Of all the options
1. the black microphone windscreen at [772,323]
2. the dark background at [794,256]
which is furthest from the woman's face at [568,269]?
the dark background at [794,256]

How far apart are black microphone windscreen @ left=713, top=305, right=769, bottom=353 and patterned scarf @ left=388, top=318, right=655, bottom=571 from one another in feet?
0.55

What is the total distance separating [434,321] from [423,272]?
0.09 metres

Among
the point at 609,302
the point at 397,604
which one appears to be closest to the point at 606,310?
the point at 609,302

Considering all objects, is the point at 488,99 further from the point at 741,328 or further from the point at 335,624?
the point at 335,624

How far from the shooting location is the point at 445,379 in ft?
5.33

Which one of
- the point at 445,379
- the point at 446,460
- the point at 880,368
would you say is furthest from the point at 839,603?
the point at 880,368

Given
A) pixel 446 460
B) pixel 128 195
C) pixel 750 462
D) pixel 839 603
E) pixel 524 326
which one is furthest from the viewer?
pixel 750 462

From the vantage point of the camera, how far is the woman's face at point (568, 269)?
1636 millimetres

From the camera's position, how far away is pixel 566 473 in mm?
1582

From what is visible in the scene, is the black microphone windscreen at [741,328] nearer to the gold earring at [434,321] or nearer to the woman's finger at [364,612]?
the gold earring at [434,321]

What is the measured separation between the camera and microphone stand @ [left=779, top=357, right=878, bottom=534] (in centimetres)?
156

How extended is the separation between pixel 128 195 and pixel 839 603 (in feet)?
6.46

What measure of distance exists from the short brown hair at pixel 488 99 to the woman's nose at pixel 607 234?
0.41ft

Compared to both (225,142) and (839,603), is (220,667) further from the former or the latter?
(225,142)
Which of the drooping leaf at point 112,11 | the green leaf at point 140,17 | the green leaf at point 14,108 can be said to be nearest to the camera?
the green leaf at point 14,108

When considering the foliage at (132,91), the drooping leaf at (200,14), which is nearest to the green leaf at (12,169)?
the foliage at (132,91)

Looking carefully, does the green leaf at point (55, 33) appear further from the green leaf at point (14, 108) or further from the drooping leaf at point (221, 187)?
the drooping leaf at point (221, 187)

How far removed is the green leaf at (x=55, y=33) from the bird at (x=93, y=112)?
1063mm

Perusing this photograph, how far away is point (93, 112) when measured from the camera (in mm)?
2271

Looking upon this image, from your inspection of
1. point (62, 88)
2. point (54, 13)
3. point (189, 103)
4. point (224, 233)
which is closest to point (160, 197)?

Requirement: Each line of the material above needs to be quoted exactly, please.

Complete answer:
Of all the options
1. the black microphone windscreen at [772,323]
2. the dark background at [794,256]
which is furthest from the woman's face at [568,269]?
the dark background at [794,256]

How far apart are black microphone windscreen @ left=713, top=305, right=769, bottom=353 and patterned scarf @ left=388, top=318, right=655, bottom=571 from one another in feet?
0.55

What is the total distance separating [434,321] from [423,272]?
0.09 metres

Among
the point at 609,302
the point at 397,604
which one appears to be closest to the point at 606,310?
the point at 609,302

Considering all objects, is the point at 488,99 further from the point at 741,328 or further from the point at 335,624?
the point at 335,624

How far from the shooting location is the point at 445,379 in ft?
5.33

Which one of
- the point at 445,379
- the point at 446,460
- the point at 880,368
would you say is furthest from the point at 839,603?
the point at 880,368

Given
A) pixel 446 460
B) pixel 128 195
C) pixel 750 462
D) pixel 839 603
E) pixel 524 326
which one is furthest from the viewer?
pixel 750 462

From the vantage point of the camera, how far is the woman's face at point (568, 269)?
1636 millimetres

From the camera's position, how far away is pixel 566 473 in mm?
1582

From what is visible in the scene, is the black microphone windscreen at [741,328] nearer to the gold earring at [434,321] or nearer to the woman's finger at [364,612]?
the gold earring at [434,321]

What is the measured separation between the camera and microphone stand @ [left=779, top=357, right=878, bottom=534] (in centimetres)?
156

How extended is the separation between pixel 128 195 and pixel 839 603 (in feet)?
6.46

What measure of distance exists from the short brown hair at pixel 488 99 to the woman's nose at pixel 607 234?
0.41ft

Compared to both (225,142) and (839,603), is (220,667) further from the former or the latter?
(225,142)
Which of the drooping leaf at point 112,11 | the green leaf at point 140,17 | the green leaf at point 14,108 can be said to be nearest to the camera?
the green leaf at point 14,108

When considering the foliage at (132,91), the drooping leaf at (200,14), which is nearest to the green leaf at (12,169)?
the foliage at (132,91)

Looking carefully, does the green leaf at point (55, 33) appear further from the green leaf at point (14, 108) or further from the drooping leaf at point (221, 187)?
the drooping leaf at point (221, 187)

How far removed is the green leaf at (x=55, y=33) from the bird at (x=93, y=112)?
1063mm

Perusing this photograph, how far away is point (93, 112) when measured from the camera (in mm)?
2271

Looking upon this image, from your inspection of
1. point (62, 88)
2. point (54, 13)
3. point (189, 103)
4. point (224, 233)
which is closest to point (160, 197)?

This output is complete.